Small note: if you know what a magic square is, my algorithm here (given to us by the professor in English to translate to C++) does not output the correct values since they don't all add up to the same number.
#include <iostream>
#include <iomanip>
using namespace std;
int main()
{
int n; //n = order
cout << "Enter an odd integer for the order of the Magic Square: ";
cin >> n;
cout << endl;
if(n%2 == 0) //only allows program to accept odd numbers
{
cout << "The number you have entered is not odd" << endl;
return 0;
}
int x, y; //x and y access the columns and rows of the following matrix
int magicsquare[n][n]; //creates a n by n matrix to set up magic square
int counter, square = n*n; //square is upper boundary
for(x=0; x<n; x++) //initialize all spaces in matrix with zeros
{
for(y=0; y<n; y++)
magicsquare[x][y] = 0;
}
/*Beginning of the magic square algorithm*/
x = 0, y = n/2; //initialize algorithm at the middle column of the top row
for (counter = 1; counter <= square; counter++) //magic square will contain the integers from 1 to n squared
{
magicsquare[x][y] = counter; //places current counter number at current position in the matrix or square
x--; //moves position diagonally up
y++; //and to the right
/*If a move takes you above the top row in the jth column, move to the bottom of the jth column*/
if(x<0)
x = n - 1;
/*If a move takes you outside to the right of the square in the ith row, move to the left side of the ith row*/
else if(y==n)
y = 0;
/*If a move takes you to an already filled square or if you move out of the square at the upper right
hand corner, move immediately below position of previous number*/
else if((magicsquare[x][y] != 0) || (x<0 && y==n))
{
y--; //move one space to the left back into the square
x = x+2; //move two spots down into the square and below previous number
}
}
for(x=0; x<n; x++)
{
for(y=0; y<n; y++)
cout << setw(5) << magicsquare[x][y];
cout << endl;
}
return 0;
}
I can't follow the logic in my head to know if this can ever actually happen, but in this code:
if(x<0)
x = n - 1;
/*If a move takes you outside to the right of the square in the ith row, move to the left side of the ith row*/
else if(y==n)
y = 0;
If both conditions would have been true, you won't fix up y and the next iteration you'll run off the end of the matrix.

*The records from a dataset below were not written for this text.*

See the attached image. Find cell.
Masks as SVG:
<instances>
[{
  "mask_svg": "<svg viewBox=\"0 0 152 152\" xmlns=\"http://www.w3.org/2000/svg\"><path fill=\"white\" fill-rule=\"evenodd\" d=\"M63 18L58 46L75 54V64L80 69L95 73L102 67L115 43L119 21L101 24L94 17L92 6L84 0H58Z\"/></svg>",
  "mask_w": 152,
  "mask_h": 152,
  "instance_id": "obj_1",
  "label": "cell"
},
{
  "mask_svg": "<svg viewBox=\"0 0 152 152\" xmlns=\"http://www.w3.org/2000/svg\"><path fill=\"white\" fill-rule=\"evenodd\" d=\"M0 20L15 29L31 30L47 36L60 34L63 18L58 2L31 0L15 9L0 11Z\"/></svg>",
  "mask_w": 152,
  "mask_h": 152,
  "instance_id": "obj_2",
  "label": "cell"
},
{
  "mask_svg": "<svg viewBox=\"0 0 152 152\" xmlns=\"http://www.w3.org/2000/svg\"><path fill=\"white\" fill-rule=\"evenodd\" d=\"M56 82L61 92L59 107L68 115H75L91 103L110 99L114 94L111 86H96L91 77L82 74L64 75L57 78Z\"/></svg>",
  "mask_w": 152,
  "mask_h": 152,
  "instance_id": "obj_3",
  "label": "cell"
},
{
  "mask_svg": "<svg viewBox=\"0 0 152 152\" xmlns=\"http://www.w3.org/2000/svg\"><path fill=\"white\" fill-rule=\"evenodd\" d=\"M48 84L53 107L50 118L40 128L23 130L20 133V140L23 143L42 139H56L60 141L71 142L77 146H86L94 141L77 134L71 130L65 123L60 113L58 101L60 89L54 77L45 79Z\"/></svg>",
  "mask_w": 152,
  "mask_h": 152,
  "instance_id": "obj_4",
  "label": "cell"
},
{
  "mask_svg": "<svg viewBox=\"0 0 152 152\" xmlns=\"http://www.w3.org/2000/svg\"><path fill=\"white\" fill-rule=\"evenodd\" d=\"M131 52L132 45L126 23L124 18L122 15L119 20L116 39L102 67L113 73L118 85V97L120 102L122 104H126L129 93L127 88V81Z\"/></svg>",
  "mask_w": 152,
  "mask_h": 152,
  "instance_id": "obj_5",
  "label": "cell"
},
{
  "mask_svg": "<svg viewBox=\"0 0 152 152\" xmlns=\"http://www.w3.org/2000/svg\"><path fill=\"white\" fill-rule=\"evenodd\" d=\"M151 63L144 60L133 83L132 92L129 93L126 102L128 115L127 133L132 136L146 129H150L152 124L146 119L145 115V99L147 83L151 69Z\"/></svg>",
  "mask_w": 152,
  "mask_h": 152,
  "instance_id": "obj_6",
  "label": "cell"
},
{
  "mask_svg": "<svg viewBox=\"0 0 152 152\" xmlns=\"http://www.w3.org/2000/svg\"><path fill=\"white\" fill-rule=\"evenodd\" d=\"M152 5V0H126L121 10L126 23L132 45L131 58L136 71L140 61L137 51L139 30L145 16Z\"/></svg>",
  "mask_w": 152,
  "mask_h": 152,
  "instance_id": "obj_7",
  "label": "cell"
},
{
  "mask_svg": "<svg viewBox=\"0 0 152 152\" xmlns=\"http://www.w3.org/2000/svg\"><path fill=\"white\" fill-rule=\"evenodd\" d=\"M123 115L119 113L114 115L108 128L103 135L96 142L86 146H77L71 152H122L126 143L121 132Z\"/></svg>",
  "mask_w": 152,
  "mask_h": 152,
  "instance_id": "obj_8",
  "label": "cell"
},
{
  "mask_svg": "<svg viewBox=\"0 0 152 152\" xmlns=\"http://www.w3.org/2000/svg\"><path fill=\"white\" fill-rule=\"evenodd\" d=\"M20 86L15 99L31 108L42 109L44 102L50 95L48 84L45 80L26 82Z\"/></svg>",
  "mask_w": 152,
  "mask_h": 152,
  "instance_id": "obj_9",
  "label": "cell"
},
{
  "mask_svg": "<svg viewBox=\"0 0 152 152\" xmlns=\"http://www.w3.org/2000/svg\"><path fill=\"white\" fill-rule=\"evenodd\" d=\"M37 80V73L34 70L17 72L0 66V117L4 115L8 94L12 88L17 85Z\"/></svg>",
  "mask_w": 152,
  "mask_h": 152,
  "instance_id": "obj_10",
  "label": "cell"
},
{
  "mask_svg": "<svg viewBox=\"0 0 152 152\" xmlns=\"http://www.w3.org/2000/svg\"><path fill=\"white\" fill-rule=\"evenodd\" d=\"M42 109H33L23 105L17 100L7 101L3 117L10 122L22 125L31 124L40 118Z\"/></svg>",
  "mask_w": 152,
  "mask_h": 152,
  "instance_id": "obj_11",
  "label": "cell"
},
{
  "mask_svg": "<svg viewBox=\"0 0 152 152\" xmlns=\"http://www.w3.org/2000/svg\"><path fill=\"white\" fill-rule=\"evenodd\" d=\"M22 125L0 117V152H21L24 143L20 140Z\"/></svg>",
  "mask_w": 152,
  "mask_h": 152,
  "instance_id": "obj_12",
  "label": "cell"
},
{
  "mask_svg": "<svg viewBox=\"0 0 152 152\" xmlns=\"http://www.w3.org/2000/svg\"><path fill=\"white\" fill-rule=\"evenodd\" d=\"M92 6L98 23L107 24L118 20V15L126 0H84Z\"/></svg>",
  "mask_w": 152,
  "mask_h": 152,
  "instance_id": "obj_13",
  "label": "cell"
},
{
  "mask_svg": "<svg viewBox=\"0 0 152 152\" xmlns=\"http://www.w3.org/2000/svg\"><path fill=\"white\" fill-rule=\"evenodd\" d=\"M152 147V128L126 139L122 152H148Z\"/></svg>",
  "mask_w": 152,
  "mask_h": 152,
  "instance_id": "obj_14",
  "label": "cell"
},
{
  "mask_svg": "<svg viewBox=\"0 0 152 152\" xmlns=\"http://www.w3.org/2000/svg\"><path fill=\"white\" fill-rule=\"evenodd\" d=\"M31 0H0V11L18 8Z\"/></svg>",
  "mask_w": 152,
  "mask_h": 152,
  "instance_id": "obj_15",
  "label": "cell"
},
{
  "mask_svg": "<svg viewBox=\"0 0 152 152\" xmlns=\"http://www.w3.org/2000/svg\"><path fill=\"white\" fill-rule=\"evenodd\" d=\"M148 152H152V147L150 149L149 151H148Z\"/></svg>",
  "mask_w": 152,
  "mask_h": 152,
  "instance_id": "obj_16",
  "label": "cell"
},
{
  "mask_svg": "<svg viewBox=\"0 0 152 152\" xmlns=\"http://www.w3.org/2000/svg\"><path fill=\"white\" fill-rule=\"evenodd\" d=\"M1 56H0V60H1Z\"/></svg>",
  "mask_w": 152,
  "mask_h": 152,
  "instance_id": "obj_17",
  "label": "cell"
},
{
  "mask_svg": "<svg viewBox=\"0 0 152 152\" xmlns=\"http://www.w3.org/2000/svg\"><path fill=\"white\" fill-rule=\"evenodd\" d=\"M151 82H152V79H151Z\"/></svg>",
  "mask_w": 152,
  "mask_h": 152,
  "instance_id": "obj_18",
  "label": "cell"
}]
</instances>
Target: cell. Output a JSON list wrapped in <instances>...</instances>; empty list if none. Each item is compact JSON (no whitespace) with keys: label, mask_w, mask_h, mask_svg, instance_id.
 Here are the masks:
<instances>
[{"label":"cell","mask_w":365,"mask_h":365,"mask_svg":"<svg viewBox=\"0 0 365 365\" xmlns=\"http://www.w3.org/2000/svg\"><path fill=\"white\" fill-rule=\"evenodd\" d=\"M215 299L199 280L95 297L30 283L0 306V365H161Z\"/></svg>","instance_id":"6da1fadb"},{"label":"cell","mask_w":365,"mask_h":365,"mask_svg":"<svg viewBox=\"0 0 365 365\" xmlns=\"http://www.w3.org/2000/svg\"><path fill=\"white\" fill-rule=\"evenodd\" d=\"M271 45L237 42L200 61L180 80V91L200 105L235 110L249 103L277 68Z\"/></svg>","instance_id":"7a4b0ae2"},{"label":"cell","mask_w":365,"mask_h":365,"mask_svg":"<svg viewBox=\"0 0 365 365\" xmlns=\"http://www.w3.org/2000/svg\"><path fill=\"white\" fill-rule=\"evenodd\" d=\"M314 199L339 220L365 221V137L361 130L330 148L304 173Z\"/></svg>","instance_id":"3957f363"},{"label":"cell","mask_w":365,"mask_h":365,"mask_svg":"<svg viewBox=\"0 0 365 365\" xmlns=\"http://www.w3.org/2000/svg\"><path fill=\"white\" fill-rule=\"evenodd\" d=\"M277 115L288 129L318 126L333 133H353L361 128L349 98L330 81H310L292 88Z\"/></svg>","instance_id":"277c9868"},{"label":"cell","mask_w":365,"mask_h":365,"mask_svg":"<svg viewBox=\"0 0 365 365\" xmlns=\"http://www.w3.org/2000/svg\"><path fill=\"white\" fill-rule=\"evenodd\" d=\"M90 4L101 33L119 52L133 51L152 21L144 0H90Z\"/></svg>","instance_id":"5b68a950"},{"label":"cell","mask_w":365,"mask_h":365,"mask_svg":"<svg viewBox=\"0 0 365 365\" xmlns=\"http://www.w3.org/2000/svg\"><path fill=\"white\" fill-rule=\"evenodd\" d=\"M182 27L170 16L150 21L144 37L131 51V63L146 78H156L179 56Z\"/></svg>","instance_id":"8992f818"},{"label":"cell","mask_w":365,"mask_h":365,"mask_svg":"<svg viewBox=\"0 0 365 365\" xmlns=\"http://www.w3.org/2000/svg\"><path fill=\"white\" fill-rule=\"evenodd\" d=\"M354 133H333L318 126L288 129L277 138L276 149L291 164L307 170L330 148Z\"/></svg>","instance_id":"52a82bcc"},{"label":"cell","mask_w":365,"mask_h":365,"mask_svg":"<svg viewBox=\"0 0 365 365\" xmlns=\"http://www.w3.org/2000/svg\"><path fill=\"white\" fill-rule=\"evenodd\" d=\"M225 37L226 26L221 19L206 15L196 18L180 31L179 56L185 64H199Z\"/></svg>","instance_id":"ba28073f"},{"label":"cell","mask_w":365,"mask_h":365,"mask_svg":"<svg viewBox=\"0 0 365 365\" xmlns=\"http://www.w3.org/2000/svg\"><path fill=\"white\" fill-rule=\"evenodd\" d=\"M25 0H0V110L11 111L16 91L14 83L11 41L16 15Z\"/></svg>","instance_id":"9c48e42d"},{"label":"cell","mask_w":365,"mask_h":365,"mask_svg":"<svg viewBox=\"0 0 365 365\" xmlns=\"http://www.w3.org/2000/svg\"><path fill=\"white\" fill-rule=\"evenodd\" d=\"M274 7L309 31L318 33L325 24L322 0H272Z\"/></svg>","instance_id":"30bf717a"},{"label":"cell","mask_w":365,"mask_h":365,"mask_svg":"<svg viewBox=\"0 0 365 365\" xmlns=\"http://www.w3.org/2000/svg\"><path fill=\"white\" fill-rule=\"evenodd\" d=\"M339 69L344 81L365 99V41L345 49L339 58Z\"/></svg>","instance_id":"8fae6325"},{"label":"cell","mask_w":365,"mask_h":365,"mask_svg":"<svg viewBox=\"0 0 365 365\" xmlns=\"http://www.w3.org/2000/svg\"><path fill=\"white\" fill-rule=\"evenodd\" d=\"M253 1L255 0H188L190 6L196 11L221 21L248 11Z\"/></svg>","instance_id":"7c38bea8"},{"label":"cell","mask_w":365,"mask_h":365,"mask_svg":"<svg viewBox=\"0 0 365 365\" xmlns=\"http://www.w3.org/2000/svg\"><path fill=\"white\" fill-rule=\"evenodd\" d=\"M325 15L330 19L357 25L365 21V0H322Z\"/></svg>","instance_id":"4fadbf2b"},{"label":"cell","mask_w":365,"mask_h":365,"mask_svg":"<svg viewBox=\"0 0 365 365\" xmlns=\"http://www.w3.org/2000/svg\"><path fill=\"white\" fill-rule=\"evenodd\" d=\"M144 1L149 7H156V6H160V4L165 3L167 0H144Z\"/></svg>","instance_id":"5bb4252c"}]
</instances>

Also note that int magicsquare[n][n]; is a compiler extension and not supported by the C++ standard, since n is not a compile time constant. You almost certainly want to use vector instead.
The following is illegal:
int magicsquare[n][n];
Did you ignore errors, or are you using a compiler that doesn't give errors at all? I suggest you to use an IDE that hints you when a mistake is made, so you can easily see your mistake. Please do not use notepad to write C++, that is horrible.
Fixed version:
int** magicsquare = new int*[n]; //creates a n by n matrix to set up magic square
for(int i = 0; i < n+1; ++i)
magicsquare[i] = new int[n];
Now, together with Mark B's hint, you will get this running up in no time.
Do not forget to cleanup magicsquare by the way using delete.
So I don't really know anything about magic squares. But I think that this is the behavior that you are trying to achieve:
for (int counter = 1, x = 0, y = (n / 2); counter <= n * n; ++counter){
magicsquare[x][y] = counter; //places current counter number at current position in the matrix or square
if (counter % n == 0){ //moves down into the square and below previous number
x = (x + 1) % n;
}
else //moves position diagonally up and to the right
{
x = (x + n - 1) % n;
y = (y + 1) % n;
}
}
Two additional points:
Until we can use the Array Extensions Technical Specification I think you should avoid declaring C99's runtime-sized arrays in your code. Even though gcc will allow it. You might look into doing something like: vector<vector<int>> magicsquare(n, vector<int>(n));
This doesn't match the behavior illustrated by Wikipedia's article but you can get there by tweaking the start values and order of indexing.